Federal Concerns and the Case of Tamil Nadu
- The reforms raise important federal concerns, particularly for States with long-standing welfare architectures.
- Tamil Nadu has built an extensive system supporting informal workers through legislation and welfare boards developed over decades.
- The introduction of the e-Shram registry raises apprehensions regarding central control over accumulated welfare funds, estimated to be substantial.
- Such centralisation threatens State autonomy and risks diverting resources away from intended beneficiaries.
Conclusion
- The labour reforms mark a significant retreat from worker-centric protections.

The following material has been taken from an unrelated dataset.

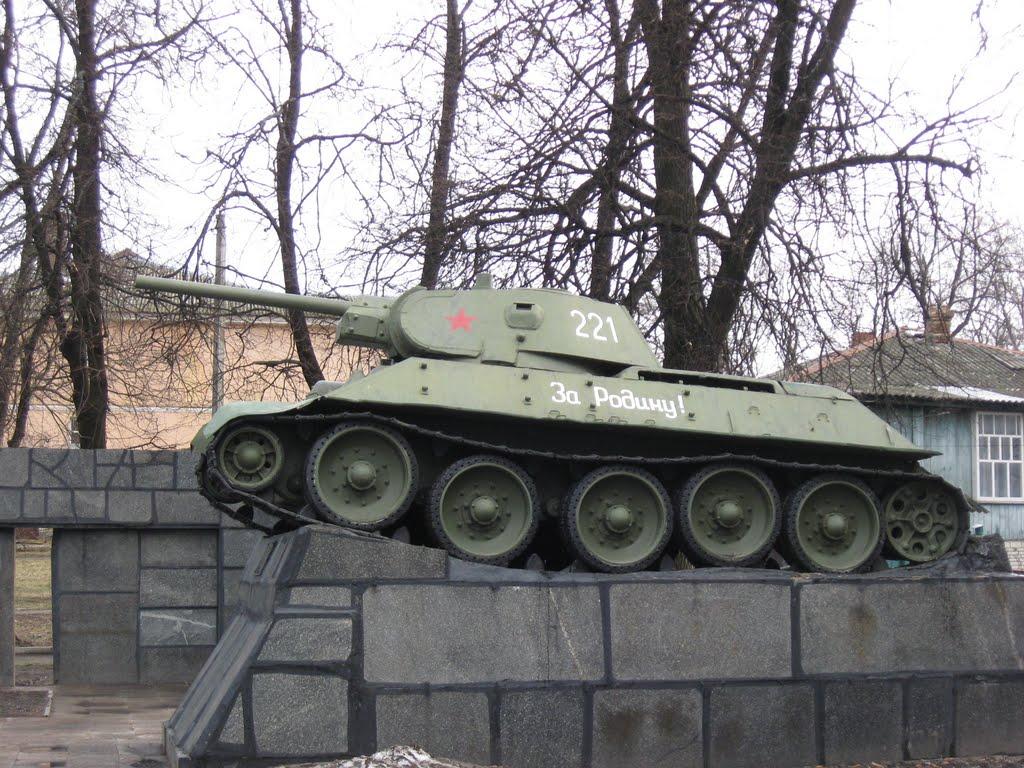 Глухів з panoramio.com - Глухів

- The erosion of safety standards, weakening of welfare mechanisms, and centralisation of authority have intensified worker precarity.
- Without corrective measures, these changes risk deepening inequality and insecurity among informal workers.
- Preserving State initiatives and ensuring participatory reform processes are essential to uphold worker dignity and long-term social justice.
New Labour Codes, the Threats to Informal Workers FAQs
Q1. Why did trade unions oppose the new labour codes?
Ans. Trade unions opposed the labour codes because they were passed without tripartite consultation and weaken existing worker protections.
Q2. Which group of workers is most affected by the labour codes?
Ans. Unorganised workers are most affected because they form the majority of the workforce and lack strong legal safeguards.
Q3. How did the new codes affect occupational safety regulations?
Ans. The new codes weakened occupational safety by repealing sector-specific laws and reducing effective workplace inspections.
Q4. Why are welfare boards important for informal workers?
Ans. Welfare boards are important because they provide pensions, maternity benefits, and educational assistance tailored to sector-specific needs.
Q5. Why is Tamil Nadu cautious about implementing the Social Security Code?
Ans. Tamil Nadu is cautious because the Code threatens its existing welfare boards and centralises control over worker welfare funds.